In a study Gottman did with newlyweds, he found that the ones still married six years later were overwhelmingly those who consistently engaged with their partner and met those “bids” with “turn-towards.”
Turning toward a partner means being responsive—soothing, encouraging, supportive, or maybe just showing interest. This involves, for example, replying to your partner’s remark about the lost salt shaker—even with, “I hate when that happens!” rather than, “Lemme finish this ‘Minecraft’ session” or saying nothing at all (effectively treating them like some old couch you stopped noticing).
This “turning toward” thing is something you and your boyfriend can each do. Think of it as treating each other like you haven’t forgotten you love each other. It’s smart relationship policy and smart life policy—wiser than getting in the habit of responding to a partner’s, “I’m starting a machete collection” with, “That’s nice, dear.”

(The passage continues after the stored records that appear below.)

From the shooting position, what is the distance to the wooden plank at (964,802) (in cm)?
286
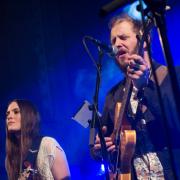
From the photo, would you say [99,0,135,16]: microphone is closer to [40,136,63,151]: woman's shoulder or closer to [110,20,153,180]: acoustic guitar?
[110,20,153,180]: acoustic guitar

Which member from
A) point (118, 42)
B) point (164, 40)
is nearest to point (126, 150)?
point (118, 42)

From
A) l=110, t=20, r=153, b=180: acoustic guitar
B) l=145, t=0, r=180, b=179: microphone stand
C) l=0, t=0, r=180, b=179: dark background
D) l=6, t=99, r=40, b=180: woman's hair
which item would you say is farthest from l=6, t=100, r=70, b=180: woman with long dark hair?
l=145, t=0, r=180, b=179: microphone stand

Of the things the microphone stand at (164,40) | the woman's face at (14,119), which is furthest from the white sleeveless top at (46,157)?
the microphone stand at (164,40)

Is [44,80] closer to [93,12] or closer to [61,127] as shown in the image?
[61,127]

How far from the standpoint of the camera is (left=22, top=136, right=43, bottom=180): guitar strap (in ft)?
11.2

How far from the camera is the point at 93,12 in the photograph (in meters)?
4.82

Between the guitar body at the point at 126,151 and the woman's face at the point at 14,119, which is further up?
the woman's face at the point at 14,119

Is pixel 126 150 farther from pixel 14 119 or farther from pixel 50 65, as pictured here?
pixel 50 65

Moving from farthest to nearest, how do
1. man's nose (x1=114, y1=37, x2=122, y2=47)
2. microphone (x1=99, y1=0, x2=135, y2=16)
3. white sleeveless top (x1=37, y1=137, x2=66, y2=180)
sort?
white sleeveless top (x1=37, y1=137, x2=66, y2=180) < man's nose (x1=114, y1=37, x2=122, y2=47) < microphone (x1=99, y1=0, x2=135, y2=16)

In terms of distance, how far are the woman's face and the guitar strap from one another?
276mm

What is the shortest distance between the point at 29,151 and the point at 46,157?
191mm

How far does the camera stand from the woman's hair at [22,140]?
3.60 m

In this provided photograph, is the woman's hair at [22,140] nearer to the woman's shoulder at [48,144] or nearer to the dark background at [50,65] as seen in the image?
the woman's shoulder at [48,144]

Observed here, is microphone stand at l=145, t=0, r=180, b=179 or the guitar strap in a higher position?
microphone stand at l=145, t=0, r=180, b=179
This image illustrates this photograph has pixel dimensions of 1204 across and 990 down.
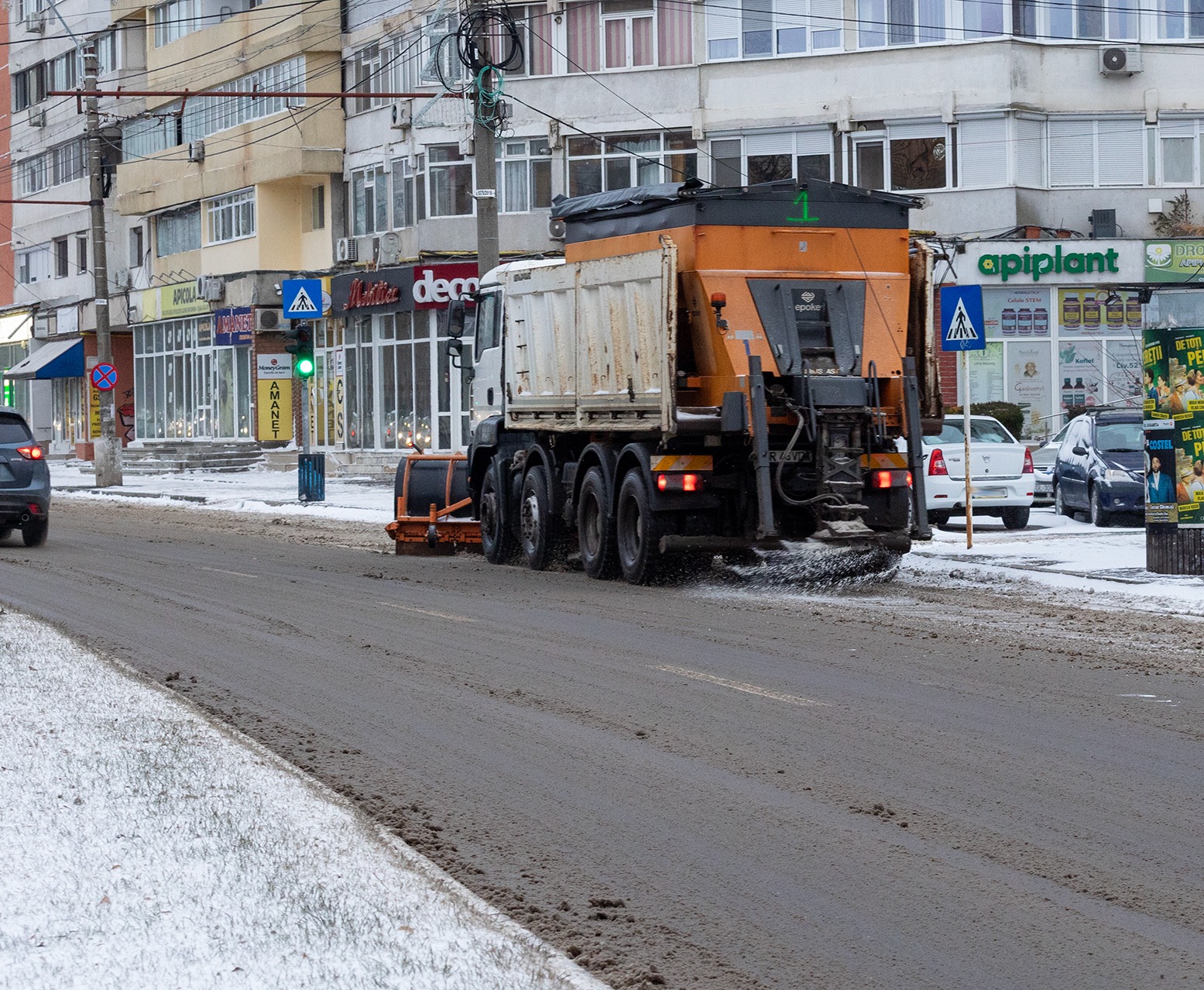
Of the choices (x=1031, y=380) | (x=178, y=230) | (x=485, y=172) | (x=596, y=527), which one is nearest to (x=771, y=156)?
(x=1031, y=380)

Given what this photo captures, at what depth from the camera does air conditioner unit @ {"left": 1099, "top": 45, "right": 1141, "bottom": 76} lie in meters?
37.7

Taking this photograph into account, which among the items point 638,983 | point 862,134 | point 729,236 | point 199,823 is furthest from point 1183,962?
point 862,134

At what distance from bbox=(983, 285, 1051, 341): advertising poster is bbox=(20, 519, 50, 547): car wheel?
2183 cm

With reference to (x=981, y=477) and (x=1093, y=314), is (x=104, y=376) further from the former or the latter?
(x=981, y=477)

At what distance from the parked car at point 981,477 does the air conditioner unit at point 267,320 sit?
31.1m

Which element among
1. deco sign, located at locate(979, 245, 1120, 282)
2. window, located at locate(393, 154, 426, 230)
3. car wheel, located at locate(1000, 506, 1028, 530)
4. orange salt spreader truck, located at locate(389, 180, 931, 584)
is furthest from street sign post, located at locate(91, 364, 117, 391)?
orange salt spreader truck, located at locate(389, 180, 931, 584)

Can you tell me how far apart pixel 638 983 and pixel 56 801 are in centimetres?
303

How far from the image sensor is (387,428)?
4638 cm

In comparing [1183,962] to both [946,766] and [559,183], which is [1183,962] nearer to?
[946,766]

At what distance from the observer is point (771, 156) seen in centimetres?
3919

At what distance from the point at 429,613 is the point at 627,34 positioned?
91.8ft

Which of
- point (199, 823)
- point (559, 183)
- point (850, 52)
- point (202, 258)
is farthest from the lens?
point (202, 258)

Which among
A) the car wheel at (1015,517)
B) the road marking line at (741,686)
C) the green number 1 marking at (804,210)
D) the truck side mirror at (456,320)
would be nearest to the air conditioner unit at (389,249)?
the truck side mirror at (456,320)

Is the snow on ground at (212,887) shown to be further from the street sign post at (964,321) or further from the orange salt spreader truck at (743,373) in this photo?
the street sign post at (964,321)
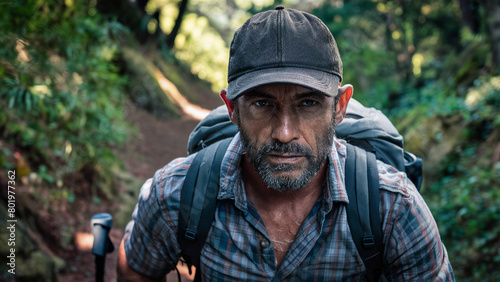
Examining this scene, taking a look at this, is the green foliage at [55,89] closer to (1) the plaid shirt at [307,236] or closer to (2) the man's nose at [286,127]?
(1) the plaid shirt at [307,236]

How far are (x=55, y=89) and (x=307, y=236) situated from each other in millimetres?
3820

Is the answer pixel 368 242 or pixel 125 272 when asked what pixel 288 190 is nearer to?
pixel 368 242

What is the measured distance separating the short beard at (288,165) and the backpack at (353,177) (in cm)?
16

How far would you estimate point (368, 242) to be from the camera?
5.81 ft

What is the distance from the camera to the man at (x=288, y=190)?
177 centimetres

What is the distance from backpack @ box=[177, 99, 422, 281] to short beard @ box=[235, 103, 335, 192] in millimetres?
155

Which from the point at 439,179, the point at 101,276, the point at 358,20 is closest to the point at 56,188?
the point at 101,276

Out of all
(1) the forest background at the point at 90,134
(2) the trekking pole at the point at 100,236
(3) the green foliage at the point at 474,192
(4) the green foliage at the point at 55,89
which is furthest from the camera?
(3) the green foliage at the point at 474,192

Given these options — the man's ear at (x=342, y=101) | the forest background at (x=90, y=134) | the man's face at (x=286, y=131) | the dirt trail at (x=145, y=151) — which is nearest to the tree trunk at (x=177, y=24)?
the dirt trail at (x=145, y=151)

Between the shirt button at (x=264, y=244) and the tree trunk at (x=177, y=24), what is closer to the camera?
the shirt button at (x=264, y=244)

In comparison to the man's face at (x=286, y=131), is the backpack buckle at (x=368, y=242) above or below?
below

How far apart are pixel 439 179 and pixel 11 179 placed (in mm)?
5653

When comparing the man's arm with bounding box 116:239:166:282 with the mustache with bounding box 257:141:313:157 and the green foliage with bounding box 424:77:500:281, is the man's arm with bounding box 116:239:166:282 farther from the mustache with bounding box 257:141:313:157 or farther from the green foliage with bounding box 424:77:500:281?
the green foliage with bounding box 424:77:500:281

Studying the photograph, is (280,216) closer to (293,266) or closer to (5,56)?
(293,266)
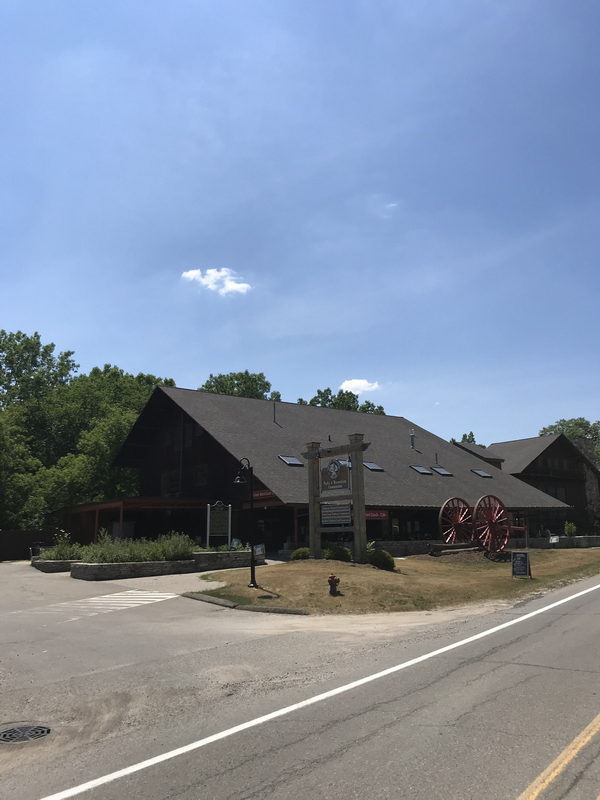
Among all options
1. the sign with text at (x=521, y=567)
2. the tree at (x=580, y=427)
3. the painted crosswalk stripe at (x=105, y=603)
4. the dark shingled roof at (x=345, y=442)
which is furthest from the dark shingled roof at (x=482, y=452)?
the tree at (x=580, y=427)

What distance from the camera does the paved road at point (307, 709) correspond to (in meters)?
4.88

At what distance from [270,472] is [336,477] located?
688cm

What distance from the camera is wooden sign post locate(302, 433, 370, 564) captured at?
2317 centimetres

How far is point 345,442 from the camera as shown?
39312 mm

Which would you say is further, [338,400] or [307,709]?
[338,400]

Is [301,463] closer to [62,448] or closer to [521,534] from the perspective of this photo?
[521,534]

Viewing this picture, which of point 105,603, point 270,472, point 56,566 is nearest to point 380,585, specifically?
point 105,603

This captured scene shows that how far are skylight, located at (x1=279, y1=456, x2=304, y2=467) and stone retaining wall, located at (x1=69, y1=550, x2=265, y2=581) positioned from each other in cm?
727

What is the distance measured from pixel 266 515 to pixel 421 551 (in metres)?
8.38

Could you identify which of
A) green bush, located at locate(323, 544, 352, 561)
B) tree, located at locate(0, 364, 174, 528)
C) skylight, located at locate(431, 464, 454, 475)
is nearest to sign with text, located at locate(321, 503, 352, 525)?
green bush, located at locate(323, 544, 352, 561)

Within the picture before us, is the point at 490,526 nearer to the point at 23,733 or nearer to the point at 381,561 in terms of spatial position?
the point at 381,561

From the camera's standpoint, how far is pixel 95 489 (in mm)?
45938

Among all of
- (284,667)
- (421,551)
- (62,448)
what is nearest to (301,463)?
(421,551)

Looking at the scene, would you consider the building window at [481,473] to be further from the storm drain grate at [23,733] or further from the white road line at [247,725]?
the storm drain grate at [23,733]
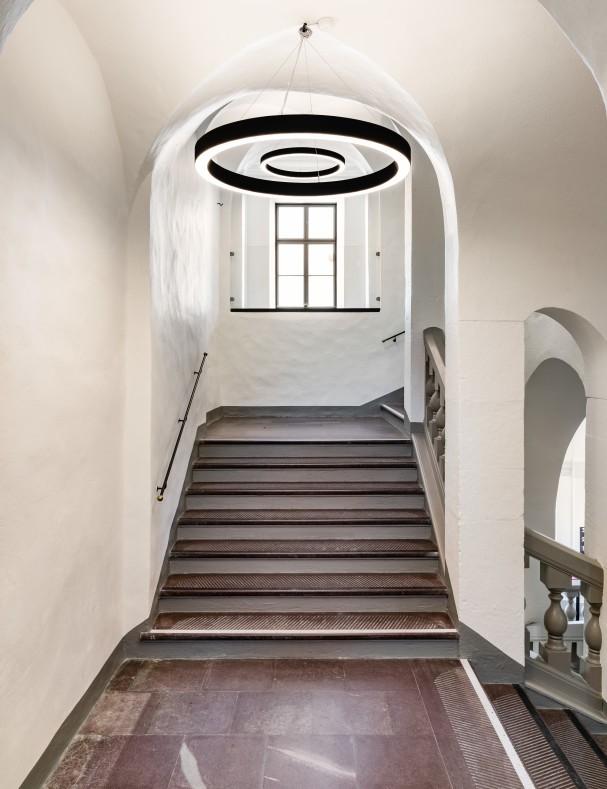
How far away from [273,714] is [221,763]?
0.52 meters

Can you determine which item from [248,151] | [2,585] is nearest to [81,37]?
[2,585]

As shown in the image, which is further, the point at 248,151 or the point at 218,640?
the point at 248,151

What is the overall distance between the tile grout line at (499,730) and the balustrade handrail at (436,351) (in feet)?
7.61

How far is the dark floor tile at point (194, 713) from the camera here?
3504 mm

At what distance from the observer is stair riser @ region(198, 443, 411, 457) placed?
638 centimetres

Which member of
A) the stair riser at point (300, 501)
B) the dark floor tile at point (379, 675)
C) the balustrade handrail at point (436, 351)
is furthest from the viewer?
the stair riser at point (300, 501)

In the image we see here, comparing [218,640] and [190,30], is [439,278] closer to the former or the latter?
[190,30]

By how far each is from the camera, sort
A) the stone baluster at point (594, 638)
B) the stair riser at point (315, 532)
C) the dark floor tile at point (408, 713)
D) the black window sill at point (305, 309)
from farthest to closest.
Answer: the black window sill at point (305, 309) → the stair riser at point (315, 532) → the stone baluster at point (594, 638) → the dark floor tile at point (408, 713)

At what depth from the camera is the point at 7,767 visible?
105 inches

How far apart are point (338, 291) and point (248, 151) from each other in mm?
2546

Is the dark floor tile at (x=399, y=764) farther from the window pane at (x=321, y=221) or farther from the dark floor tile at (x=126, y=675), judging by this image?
the window pane at (x=321, y=221)

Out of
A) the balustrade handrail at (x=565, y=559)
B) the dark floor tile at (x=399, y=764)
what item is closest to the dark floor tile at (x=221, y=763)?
the dark floor tile at (x=399, y=764)

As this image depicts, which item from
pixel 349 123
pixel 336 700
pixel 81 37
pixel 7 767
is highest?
pixel 81 37

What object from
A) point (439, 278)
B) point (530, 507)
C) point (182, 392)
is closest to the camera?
point (182, 392)
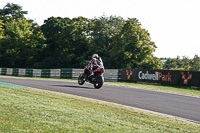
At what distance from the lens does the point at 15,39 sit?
6394cm

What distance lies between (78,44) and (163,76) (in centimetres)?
3436

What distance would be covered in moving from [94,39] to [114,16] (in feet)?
22.7

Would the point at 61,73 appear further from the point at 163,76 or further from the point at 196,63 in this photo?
the point at 196,63

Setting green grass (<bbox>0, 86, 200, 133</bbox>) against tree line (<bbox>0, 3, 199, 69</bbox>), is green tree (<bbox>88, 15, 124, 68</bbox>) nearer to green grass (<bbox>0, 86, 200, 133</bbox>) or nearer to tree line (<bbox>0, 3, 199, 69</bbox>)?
tree line (<bbox>0, 3, 199, 69</bbox>)

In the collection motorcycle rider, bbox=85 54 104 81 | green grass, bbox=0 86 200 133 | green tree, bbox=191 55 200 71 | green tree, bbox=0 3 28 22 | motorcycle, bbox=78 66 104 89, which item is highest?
green tree, bbox=0 3 28 22

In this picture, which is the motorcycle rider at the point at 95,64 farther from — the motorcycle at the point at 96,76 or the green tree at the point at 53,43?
the green tree at the point at 53,43

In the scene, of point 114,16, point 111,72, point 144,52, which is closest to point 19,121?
point 111,72

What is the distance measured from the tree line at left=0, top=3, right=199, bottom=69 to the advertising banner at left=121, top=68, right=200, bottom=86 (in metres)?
16.4

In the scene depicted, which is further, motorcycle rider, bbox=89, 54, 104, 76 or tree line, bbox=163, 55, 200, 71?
tree line, bbox=163, 55, 200, 71

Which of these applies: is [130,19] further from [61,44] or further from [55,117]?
[55,117]

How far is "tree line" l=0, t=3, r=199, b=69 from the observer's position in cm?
4378

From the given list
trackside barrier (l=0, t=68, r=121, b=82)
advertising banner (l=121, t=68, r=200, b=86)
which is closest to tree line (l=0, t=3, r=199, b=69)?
trackside barrier (l=0, t=68, r=121, b=82)

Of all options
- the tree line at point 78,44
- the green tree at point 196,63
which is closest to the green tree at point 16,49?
the tree line at point 78,44

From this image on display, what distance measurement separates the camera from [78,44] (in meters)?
55.6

Q: The guy I’ve been seeing for a month just told me that he doesn’t want a relationship or monogamy. I told him from the start that I was looking for something “real” and wanted to take it slowly. I did sleep with him too quickly—on the first date. Still, I feel that men don’t really respect what you say you’re looking for. They get what they want and then leave. How do I keep this from happening in the future?—Ouch
A: Nothing like tearing off all your clothes on the first date to say, “I want to take it slowly.” (Your words said no, but your thighs had a marching band and a banner: “Welcome Home, Big Guy!”)
Many women claim to be seeking something “real”—either because they are or because they don’t want it to seem like their exercise program is “the walk of shame.” Guys are hip to this, so they nod their heads about the “real”ness-seeking and then nudge the woman to see whether she’ll tumble into bed. In other words, your problem was not that the guy didn’t “respect” what you said you wanted, but that you didn’t. (This might be a good time to notice that “blame” is just “lame” wearing a “b” as a hat.)
To avoid another Sexodus, match your behavior to your goals. Research (and common knowledge) finds that having sex pronto is a bad idea for a woman who’s looking for something lasting with a guy. This isn’t to say that sex on the first or second date never leads to more. It’s just a risky strategy to sleep with a man before he’s emotionally attached to you—like when your answer to the question, “So … how long have you two lovebirds been together?” is, “It’s actually coming up on two and a half beers!”